Pull out the lines of the data starting at the one containing "Is (x=137, y=131)" and ending at the one containing "[233,371], [437,207], [236,465]", and reproduce them word for word.

● INPUT:
-- Start --
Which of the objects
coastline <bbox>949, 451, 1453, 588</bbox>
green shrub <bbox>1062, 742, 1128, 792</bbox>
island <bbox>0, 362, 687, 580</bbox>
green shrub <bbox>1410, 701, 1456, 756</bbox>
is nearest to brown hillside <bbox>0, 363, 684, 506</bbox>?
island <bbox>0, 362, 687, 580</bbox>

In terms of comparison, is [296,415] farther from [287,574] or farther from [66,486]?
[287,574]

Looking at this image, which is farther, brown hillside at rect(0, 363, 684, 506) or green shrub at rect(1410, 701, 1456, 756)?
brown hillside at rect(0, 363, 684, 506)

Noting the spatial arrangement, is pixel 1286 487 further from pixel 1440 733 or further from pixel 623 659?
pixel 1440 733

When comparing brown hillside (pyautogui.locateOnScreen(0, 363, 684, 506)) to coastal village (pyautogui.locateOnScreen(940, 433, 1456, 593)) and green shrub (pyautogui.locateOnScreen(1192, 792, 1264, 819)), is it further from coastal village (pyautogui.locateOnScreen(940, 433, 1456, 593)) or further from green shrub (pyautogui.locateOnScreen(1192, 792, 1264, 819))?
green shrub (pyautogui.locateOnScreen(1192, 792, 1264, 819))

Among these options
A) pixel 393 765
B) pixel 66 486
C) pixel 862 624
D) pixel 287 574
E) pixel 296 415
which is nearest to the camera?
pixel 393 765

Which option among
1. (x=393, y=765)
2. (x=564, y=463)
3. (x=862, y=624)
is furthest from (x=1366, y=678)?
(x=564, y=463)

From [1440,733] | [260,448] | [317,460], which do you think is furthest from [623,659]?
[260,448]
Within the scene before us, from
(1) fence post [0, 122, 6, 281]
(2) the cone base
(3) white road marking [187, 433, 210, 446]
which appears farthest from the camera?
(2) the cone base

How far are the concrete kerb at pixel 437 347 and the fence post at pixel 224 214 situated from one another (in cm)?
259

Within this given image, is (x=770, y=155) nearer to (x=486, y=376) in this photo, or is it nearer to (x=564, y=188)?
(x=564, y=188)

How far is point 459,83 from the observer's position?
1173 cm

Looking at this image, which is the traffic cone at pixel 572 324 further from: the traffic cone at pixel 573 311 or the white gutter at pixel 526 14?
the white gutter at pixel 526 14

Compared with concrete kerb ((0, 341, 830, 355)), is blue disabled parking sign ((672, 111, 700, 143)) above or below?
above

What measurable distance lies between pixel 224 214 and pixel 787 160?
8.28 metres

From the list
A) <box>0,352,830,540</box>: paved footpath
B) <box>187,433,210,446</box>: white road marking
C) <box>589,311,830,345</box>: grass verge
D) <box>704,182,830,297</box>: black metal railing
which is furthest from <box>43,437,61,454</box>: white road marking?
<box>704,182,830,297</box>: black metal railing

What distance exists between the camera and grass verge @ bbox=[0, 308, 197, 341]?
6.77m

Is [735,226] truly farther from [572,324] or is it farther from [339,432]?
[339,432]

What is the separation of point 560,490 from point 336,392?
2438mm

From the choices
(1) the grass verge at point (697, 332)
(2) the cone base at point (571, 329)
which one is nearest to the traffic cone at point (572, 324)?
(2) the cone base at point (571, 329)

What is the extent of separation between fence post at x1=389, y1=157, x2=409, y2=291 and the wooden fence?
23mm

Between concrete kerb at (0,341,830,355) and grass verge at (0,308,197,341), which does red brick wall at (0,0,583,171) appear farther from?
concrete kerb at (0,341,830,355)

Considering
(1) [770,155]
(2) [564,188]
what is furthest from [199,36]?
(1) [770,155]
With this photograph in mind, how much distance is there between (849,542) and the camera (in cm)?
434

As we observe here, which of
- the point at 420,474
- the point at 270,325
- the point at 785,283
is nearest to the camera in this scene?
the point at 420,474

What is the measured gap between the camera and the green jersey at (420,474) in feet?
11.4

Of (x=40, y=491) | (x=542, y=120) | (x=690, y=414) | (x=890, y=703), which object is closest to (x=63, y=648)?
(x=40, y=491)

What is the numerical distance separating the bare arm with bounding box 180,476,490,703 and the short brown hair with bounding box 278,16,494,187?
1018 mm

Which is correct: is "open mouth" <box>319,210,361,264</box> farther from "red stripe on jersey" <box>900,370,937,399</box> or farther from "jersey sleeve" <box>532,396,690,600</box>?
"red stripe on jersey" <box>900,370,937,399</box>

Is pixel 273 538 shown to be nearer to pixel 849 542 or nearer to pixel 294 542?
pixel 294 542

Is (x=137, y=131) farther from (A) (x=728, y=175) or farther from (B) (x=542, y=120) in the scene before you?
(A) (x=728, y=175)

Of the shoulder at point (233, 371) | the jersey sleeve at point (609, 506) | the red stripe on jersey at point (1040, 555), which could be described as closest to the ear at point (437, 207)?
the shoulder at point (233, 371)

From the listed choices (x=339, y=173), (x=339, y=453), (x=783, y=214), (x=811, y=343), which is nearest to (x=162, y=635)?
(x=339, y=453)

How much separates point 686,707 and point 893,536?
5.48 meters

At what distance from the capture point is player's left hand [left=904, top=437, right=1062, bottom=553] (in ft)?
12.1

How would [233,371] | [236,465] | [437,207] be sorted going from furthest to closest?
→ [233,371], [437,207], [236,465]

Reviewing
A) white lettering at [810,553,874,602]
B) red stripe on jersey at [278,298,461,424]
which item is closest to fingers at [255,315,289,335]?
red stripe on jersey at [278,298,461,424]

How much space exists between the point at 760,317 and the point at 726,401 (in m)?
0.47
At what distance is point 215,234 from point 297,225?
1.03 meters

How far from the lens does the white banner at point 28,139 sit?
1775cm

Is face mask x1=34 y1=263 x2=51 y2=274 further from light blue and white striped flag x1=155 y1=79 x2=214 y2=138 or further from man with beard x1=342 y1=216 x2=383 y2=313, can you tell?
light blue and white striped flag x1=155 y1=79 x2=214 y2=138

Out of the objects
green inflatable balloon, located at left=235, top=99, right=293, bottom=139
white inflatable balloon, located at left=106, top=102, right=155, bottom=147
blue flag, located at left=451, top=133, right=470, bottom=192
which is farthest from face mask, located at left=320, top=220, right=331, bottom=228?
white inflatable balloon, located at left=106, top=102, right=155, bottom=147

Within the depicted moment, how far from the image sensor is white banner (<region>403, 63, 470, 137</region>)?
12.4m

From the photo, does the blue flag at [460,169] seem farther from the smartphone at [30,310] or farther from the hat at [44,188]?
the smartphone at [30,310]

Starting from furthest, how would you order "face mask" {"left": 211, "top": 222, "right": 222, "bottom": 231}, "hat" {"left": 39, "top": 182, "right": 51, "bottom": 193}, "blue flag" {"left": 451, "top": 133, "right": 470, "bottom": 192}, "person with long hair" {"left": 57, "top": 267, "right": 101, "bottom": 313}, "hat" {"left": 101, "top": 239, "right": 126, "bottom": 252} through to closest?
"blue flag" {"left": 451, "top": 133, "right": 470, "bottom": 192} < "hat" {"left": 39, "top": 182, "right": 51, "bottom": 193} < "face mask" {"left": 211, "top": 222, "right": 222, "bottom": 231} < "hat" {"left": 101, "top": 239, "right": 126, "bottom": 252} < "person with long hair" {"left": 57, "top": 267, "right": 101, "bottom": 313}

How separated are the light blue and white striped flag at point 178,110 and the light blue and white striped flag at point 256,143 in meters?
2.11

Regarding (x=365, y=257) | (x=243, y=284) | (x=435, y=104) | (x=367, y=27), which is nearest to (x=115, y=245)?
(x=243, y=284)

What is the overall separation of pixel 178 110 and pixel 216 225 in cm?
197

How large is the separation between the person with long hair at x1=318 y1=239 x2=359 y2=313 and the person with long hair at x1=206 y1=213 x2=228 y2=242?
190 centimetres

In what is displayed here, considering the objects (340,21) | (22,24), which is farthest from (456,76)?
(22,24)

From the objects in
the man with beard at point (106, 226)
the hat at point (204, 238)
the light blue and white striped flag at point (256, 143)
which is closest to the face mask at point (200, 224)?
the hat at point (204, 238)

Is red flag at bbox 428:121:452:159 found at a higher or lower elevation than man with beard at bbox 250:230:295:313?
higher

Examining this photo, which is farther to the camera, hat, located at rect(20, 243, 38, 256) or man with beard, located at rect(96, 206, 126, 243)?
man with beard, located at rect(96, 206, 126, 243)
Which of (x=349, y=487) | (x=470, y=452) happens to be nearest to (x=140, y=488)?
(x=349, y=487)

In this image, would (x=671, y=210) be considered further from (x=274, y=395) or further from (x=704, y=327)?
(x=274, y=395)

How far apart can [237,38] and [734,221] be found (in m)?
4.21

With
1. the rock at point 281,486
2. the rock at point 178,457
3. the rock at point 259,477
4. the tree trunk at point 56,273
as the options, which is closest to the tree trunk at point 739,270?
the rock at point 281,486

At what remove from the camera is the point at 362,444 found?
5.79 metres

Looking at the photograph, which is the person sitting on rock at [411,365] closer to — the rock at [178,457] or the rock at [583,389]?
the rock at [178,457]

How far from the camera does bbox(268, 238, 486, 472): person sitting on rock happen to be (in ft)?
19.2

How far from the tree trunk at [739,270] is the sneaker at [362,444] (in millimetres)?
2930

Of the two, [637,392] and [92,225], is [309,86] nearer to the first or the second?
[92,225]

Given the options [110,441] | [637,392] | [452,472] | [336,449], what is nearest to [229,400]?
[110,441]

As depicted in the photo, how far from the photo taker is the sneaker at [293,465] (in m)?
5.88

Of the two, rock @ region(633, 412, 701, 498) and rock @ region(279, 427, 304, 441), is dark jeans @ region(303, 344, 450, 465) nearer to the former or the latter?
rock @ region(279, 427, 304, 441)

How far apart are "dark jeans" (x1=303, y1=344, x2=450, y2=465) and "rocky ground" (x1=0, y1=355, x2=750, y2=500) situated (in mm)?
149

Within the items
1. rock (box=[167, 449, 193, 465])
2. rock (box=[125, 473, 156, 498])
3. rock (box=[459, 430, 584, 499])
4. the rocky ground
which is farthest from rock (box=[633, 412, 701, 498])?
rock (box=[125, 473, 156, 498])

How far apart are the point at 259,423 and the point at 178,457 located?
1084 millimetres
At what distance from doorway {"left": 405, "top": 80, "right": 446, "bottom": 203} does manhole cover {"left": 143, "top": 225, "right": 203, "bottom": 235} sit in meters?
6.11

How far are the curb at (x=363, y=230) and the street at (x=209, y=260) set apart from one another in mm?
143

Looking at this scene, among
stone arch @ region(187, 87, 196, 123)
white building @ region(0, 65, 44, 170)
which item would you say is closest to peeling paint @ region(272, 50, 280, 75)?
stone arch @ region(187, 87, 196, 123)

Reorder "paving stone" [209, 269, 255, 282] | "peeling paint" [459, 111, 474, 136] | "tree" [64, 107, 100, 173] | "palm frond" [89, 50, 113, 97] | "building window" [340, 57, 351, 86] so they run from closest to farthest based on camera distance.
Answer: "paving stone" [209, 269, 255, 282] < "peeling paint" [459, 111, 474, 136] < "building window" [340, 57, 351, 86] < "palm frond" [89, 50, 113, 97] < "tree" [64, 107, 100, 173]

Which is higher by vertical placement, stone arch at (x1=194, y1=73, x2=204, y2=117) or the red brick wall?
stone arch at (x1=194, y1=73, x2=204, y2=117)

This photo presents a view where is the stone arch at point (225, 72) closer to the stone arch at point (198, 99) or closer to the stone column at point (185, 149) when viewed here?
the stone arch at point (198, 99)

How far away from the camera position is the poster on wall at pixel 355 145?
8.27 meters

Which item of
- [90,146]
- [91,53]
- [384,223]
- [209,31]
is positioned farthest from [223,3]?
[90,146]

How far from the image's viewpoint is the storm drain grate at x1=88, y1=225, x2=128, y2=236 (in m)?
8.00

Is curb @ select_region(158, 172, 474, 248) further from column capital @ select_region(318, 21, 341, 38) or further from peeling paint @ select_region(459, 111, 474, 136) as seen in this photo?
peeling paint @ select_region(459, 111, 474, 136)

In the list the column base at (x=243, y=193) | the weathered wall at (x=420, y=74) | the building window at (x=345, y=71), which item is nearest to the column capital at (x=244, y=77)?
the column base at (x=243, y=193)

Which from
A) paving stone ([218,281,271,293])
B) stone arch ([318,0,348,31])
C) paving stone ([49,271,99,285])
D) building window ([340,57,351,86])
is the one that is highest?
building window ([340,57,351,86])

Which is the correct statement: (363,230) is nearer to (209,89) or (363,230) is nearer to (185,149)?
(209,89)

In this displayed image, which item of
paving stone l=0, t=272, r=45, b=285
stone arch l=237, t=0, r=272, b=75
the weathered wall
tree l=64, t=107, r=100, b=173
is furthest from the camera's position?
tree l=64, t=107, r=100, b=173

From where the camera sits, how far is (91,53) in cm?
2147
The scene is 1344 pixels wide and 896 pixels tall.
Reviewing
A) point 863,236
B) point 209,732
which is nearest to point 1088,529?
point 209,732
-- End --
● WRITTEN REPLY:
Is (x=137, y=131) farther from (A) (x=728, y=175) or farther from (B) (x=542, y=120) in the scene before you?
(A) (x=728, y=175)

Of the shoulder at point (233, 371) | the jersey sleeve at point (609, 506) | the red stripe on jersey at point (1040, 555), which could be described as closest to the ear at point (437, 207)?
the shoulder at point (233, 371)

From the listed choices (x=339, y=173), (x=339, y=453), (x=783, y=214), (x=811, y=343), which is nearest to (x=162, y=635)?
(x=339, y=453)

How much separates point 686,707 and point 893,536?
5.48 meters

At what distance from the capture point is player's left hand [left=904, top=437, right=1062, bottom=553] (in ft)?
12.1

How would [233,371] | [236,465] | [437,207] be sorted going from furthest to closest?
→ [233,371], [437,207], [236,465]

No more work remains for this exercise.